(Directive A) Change "black tuxedo jacket" to "dark dinner jacket" wherever it appears in the records, and leave every other word as it is.

(Source extract)
* * * * * * * * *
Incoming CEO Philip Clarke has named - and enlarged - the members of his executive committee, which will assist him and United Kingdom-headquartered Tesco's board in making policy when he takes over for retiring Terry Leahy on March 1 of this year.

Tesco is the parnet company of El Segundo, California-based Fresh & Easy Neighborhood Market, which currently has 156 fresh food and grocery stores in California, Nevada and Arizona.

In addition to the current seven members of the executive committee under CEO Leahy, who are all members of Tesco's board, Clarke has named seven new members, all Tesco executives, to the committee, which functions to run the company just below the Tesco plc board level.

Below are the new members of the executive committee, named today by incoming Tesco CEO and current director of European operations and corporate information technology Clarke:

  • Gordon Fryett, Tesco's new head of corporate property strategy;
  • Alison Horner, the recently appointed corporate group personnel director;
  • Trevor Masters, head of operations in the Czech Republic, Hungary, Poland, Slovakia and Turkey;
  • Mike McNamara, who was appointed today as chief information officer, with responsibility for both IT strategy and operations across the group;
  • Bob Robbins, recently appointed chief operating officer of Tesco's United Kingdom (UK) business, which represents about 70% of total corporate revenue;
  • Ken Towle, the recently appointed corporate/group Internet retailing director;
  • Laura Wade-Gery, Tesco's new commercial director (corporate buying and merchandising) for UK clothing, electronics and general merchandise.
Gordon Fryett, Alison Horner, Trevor Masters and Mike McNamara will report directly to Philip Clarke, according to a corporate spokesperson. Bob Robbins and Laura Wade-Gery, whose responsibilities are in the UK, will report to Richard Brasher; and Ken Towle, who will operate within the services area, will report to Andrew Higginson, Tesco said today.

Additionally, the spokesman says Tesco will shortly be appointing a group commercial director, who is also expected to join the executive committee.

The seven new members (plus the eighth to be named later) join the seven Tesco board members listed below to comprise Philip Clarke's executive committee:

  • Philip Clarke (board chairman) – Tesco group CEO
  • Tim Mason – Tesco deputy group CEO, CEO Fresh & Easy USA
  • Richard Brasher – CEO United Kingdom
  • Andrew Higginson – CEO Tesco group services
  • Laurie McIlwee – Tesco group chief financial officer.
  • Lucy Neville-Rolfe – Tesco group corporate & legal affairs director
  • David Potts – CEO Asia
Tim Mason, who's currently the CEO Tesco's El Segundo, California-based Fresh & Easy Neighborhood Market and a member of Tesco's board, gets the added title of Tesco deputy CEO, as noted above, on March 1, when Philip Clarke replaces Terry Leahy as CEO at global headquarters in Cheshunt, UK.
* * * * * * * * *
(Recorded data)
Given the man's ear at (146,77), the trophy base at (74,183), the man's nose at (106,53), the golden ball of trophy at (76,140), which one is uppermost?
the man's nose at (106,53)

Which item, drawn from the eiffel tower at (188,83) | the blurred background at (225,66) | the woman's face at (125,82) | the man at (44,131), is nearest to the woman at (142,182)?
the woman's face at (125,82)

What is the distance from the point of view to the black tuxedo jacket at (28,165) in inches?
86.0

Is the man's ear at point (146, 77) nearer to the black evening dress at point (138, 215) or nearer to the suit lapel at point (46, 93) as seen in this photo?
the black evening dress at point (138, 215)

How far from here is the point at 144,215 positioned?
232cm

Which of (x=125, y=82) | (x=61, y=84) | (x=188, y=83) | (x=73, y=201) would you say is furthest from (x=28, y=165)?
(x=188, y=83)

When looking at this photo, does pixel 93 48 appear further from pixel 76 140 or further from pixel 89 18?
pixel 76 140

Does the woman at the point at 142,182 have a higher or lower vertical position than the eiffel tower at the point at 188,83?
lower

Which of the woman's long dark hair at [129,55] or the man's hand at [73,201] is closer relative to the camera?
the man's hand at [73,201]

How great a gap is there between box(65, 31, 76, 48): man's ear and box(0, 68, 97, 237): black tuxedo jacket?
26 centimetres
* * * * * * * * *
(Directive B) Condense the paragraph of the Tesco article that begins "Gordon Fryett, Alison Horner, Trevor Masters" into a short list that keeps its main facts.

(Final answer A)
Given the man's ear at (146,77), the trophy base at (74,183), the man's nose at (106,53), the golden ball of trophy at (76,140), which one is uppermost?
the man's nose at (106,53)

Which item, drawn from the eiffel tower at (188,83) | the blurred background at (225,66) | the woman's face at (125,82) | the man at (44,131), is nearest to the woman at (142,182)?
the woman's face at (125,82)

What is the distance from the point of view to the dark dinner jacket at (28,165) in inches?
86.0

Is the man's ear at point (146, 77) nearer to the black evening dress at point (138, 215) or nearer to the suit lapel at point (46, 93) as seen in this photo?
the black evening dress at point (138, 215)

How far from here is the point at 144,215 positioned?
232cm

Which of (x=125, y=82) | (x=61, y=84) | (x=188, y=83) | (x=73, y=201) would you say is furthest from (x=28, y=165)?
(x=188, y=83)

When looking at this photo, does pixel 93 48 appear further from pixel 76 140 or further from pixel 89 18?
pixel 76 140

Does the woman at the point at 142,182 have a higher or lower vertical position than the eiffel tower at the point at 188,83?
lower

Which of the woman's long dark hair at [129,55] or the man's hand at [73,201] is closer relative to the camera?
the man's hand at [73,201]

How great a gap is there between box(65, 31, 76, 48): man's ear and box(0, 68, 97, 237): dark dinner jacket?
26 centimetres

(Final answer B)
- Gordon Fryett, Alison Horner, Trevor Masters and Mike McNamara: report directly to Philip Clarke
- Bob Robbins and Laura Wade-Gery (UK responsibilities): report to Richard Brasher
- Ken Towle (services area): reports to Andrew Higginson